> **Required task**: Show each line of the records that contains the string "instances", matching case exactly.

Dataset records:
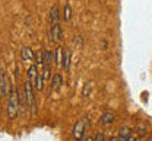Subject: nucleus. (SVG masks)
I'll use <instances>...</instances> for the list:
<instances>
[{
	"label": "nucleus",
	"instance_id": "6e6552de",
	"mask_svg": "<svg viewBox=\"0 0 152 141\" xmlns=\"http://www.w3.org/2000/svg\"><path fill=\"white\" fill-rule=\"evenodd\" d=\"M20 57H22L23 61H32L34 57H35V53L32 51L31 47H23L22 51H20Z\"/></svg>",
	"mask_w": 152,
	"mask_h": 141
},
{
	"label": "nucleus",
	"instance_id": "f03ea898",
	"mask_svg": "<svg viewBox=\"0 0 152 141\" xmlns=\"http://www.w3.org/2000/svg\"><path fill=\"white\" fill-rule=\"evenodd\" d=\"M88 127H89V119L88 118H80L79 121H76V124L72 128V137L76 141H82L85 138Z\"/></svg>",
	"mask_w": 152,
	"mask_h": 141
},
{
	"label": "nucleus",
	"instance_id": "9b49d317",
	"mask_svg": "<svg viewBox=\"0 0 152 141\" xmlns=\"http://www.w3.org/2000/svg\"><path fill=\"white\" fill-rule=\"evenodd\" d=\"M61 83H63L61 74H54L53 79H51V90L54 92V90H57V89H60V87H61Z\"/></svg>",
	"mask_w": 152,
	"mask_h": 141
},
{
	"label": "nucleus",
	"instance_id": "f8f14e48",
	"mask_svg": "<svg viewBox=\"0 0 152 141\" xmlns=\"http://www.w3.org/2000/svg\"><path fill=\"white\" fill-rule=\"evenodd\" d=\"M129 137H130V129H129V128H126V127H124V128H120L117 141H126Z\"/></svg>",
	"mask_w": 152,
	"mask_h": 141
},
{
	"label": "nucleus",
	"instance_id": "7ed1b4c3",
	"mask_svg": "<svg viewBox=\"0 0 152 141\" xmlns=\"http://www.w3.org/2000/svg\"><path fill=\"white\" fill-rule=\"evenodd\" d=\"M23 92H25V101H26V106L31 109L32 114H35L37 111V103H35V96H34V86L29 81H25L23 84Z\"/></svg>",
	"mask_w": 152,
	"mask_h": 141
},
{
	"label": "nucleus",
	"instance_id": "2eb2a0df",
	"mask_svg": "<svg viewBox=\"0 0 152 141\" xmlns=\"http://www.w3.org/2000/svg\"><path fill=\"white\" fill-rule=\"evenodd\" d=\"M61 50H63V47H58L56 51V64L57 65H61Z\"/></svg>",
	"mask_w": 152,
	"mask_h": 141
},
{
	"label": "nucleus",
	"instance_id": "9d476101",
	"mask_svg": "<svg viewBox=\"0 0 152 141\" xmlns=\"http://www.w3.org/2000/svg\"><path fill=\"white\" fill-rule=\"evenodd\" d=\"M113 122H114L113 112H105V114H102L101 118H99V124H101V125H110V124H113Z\"/></svg>",
	"mask_w": 152,
	"mask_h": 141
},
{
	"label": "nucleus",
	"instance_id": "ddd939ff",
	"mask_svg": "<svg viewBox=\"0 0 152 141\" xmlns=\"http://www.w3.org/2000/svg\"><path fill=\"white\" fill-rule=\"evenodd\" d=\"M44 57H45V51H38V53H35L34 60L37 61L38 65H41V67H42V64H44ZM38 65H37V67H38Z\"/></svg>",
	"mask_w": 152,
	"mask_h": 141
},
{
	"label": "nucleus",
	"instance_id": "6ab92c4d",
	"mask_svg": "<svg viewBox=\"0 0 152 141\" xmlns=\"http://www.w3.org/2000/svg\"><path fill=\"white\" fill-rule=\"evenodd\" d=\"M92 140H94V138H89V137H88V138H86L85 141H92Z\"/></svg>",
	"mask_w": 152,
	"mask_h": 141
},
{
	"label": "nucleus",
	"instance_id": "dca6fc26",
	"mask_svg": "<svg viewBox=\"0 0 152 141\" xmlns=\"http://www.w3.org/2000/svg\"><path fill=\"white\" fill-rule=\"evenodd\" d=\"M92 141H105V137H104V134H102V132H98Z\"/></svg>",
	"mask_w": 152,
	"mask_h": 141
},
{
	"label": "nucleus",
	"instance_id": "39448f33",
	"mask_svg": "<svg viewBox=\"0 0 152 141\" xmlns=\"http://www.w3.org/2000/svg\"><path fill=\"white\" fill-rule=\"evenodd\" d=\"M50 37L53 42H60L63 40V31H61V26L58 23L51 25V31H50Z\"/></svg>",
	"mask_w": 152,
	"mask_h": 141
},
{
	"label": "nucleus",
	"instance_id": "423d86ee",
	"mask_svg": "<svg viewBox=\"0 0 152 141\" xmlns=\"http://www.w3.org/2000/svg\"><path fill=\"white\" fill-rule=\"evenodd\" d=\"M69 65H70V51H69V48L63 47V50H61V67L64 70H67Z\"/></svg>",
	"mask_w": 152,
	"mask_h": 141
},
{
	"label": "nucleus",
	"instance_id": "f3484780",
	"mask_svg": "<svg viewBox=\"0 0 152 141\" xmlns=\"http://www.w3.org/2000/svg\"><path fill=\"white\" fill-rule=\"evenodd\" d=\"M73 44H77V47H80V37H75V38H73Z\"/></svg>",
	"mask_w": 152,
	"mask_h": 141
},
{
	"label": "nucleus",
	"instance_id": "1a4fd4ad",
	"mask_svg": "<svg viewBox=\"0 0 152 141\" xmlns=\"http://www.w3.org/2000/svg\"><path fill=\"white\" fill-rule=\"evenodd\" d=\"M60 9H58V6L54 4L51 9H50V20H51V23L54 25V23H58V20H60Z\"/></svg>",
	"mask_w": 152,
	"mask_h": 141
},
{
	"label": "nucleus",
	"instance_id": "4468645a",
	"mask_svg": "<svg viewBox=\"0 0 152 141\" xmlns=\"http://www.w3.org/2000/svg\"><path fill=\"white\" fill-rule=\"evenodd\" d=\"M63 18H64V20H69L70 18H72V9H70V6L66 3L64 4V10H63Z\"/></svg>",
	"mask_w": 152,
	"mask_h": 141
},
{
	"label": "nucleus",
	"instance_id": "f257e3e1",
	"mask_svg": "<svg viewBox=\"0 0 152 141\" xmlns=\"http://www.w3.org/2000/svg\"><path fill=\"white\" fill-rule=\"evenodd\" d=\"M20 111V96L19 90H16L15 86H10L9 93H7V117L10 119H15L19 115Z\"/></svg>",
	"mask_w": 152,
	"mask_h": 141
},
{
	"label": "nucleus",
	"instance_id": "a211bd4d",
	"mask_svg": "<svg viewBox=\"0 0 152 141\" xmlns=\"http://www.w3.org/2000/svg\"><path fill=\"white\" fill-rule=\"evenodd\" d=\"M126 141H136V138H134L133 135H130V137H129V138H127V140H126Z\"/></svg>",
	"mask_w": 152,
	"mask_h": 141
},
{
	"label": "nucleus",
	"instance_id": "0eeeda50",
	"mask_svg": "<svg viewBox=\"0 0 152 141\" xmlns=\"http://www.w3.org/2000/svg\"><path fill=\"white\" fill-rule=\"evenodd\" d=\"M26 74H28V81L32 83V86H35V83H37V76H38V67L35 65V64L29 65Z\"/></svg>",
	"mask_w": 152,
	"mask_h": 141
},
{
	"label": "nucleus",
	"instance_id": "20e7f679",
	"mask_svg": "<svg viewBox=\"0 0 152 141\" xmlns=\"http://www.w3.org/2000/svg\"><path fill=\"white\" fill-rule=\"evenodd\" d=\"M9 93L7 87V74L3 68H0V98H4Z\"/></svg>",
	"mask_w": 152,
	"mask_h": 141
}]
</instances>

> **Response to the task**:
I'll use <instances>...</instances> for the list:
<instances>
</instances>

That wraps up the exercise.